I'm sorry, but I don't agree. The topic is the social behavior of octopuses. It's not always bad for HN threads to go off topic—for example if there's an unpredictable direction which is more interesting than the original topic—but it's pretty much always bad for them to go in generic, pseudo-profound directions like this. It makes discussions more predictable, and therefore more (yes) shallow.

p.s. Please don't use multiple accounts to comment in the same thread. That's abusive, and will eventually get your main account banned as well.

It's not pseudo-profound. It goes to the heart of what social behaviour is and provides another angle for interpreting the personal experiences shared by the researchers. There's nothing shallow about it.
The reason it's shallow is this is directly addressed by the content of the article.

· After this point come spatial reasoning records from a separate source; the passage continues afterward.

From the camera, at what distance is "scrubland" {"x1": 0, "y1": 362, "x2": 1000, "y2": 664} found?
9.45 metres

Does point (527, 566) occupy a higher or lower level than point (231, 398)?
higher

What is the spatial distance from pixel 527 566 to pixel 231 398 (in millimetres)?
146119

The author starts out the essay by giving all of the reasons we have to believe that our relationships with pets and other humans are mutual, i.e. closeness in evolutionary distance, the fact that we're all social creatures that form bonds within our own species that are clearly advantageous to us and friendship makes sense from that standpoint. It then contrasts that with a traditional naive view of octopuses as loners that either mate or kill each other when they meet in the wild, giving reason to doubt that they would form friendships with humans.

It then goes on to complicate that narrative, claiming that more recent discoveries indicate many species of octopus are, in fact, social creatures, and older understanding of them was likely due to insufficient observation and the fact they hide themselves so well.

It's quite an in-depth essay with a lot of information in it that addresses this exact question with nuance, research, anecdotes, from every side of every possible answer. It deserves better than a pithy response implying the author never thought to just ask the reverse question. He definitely already thought of this.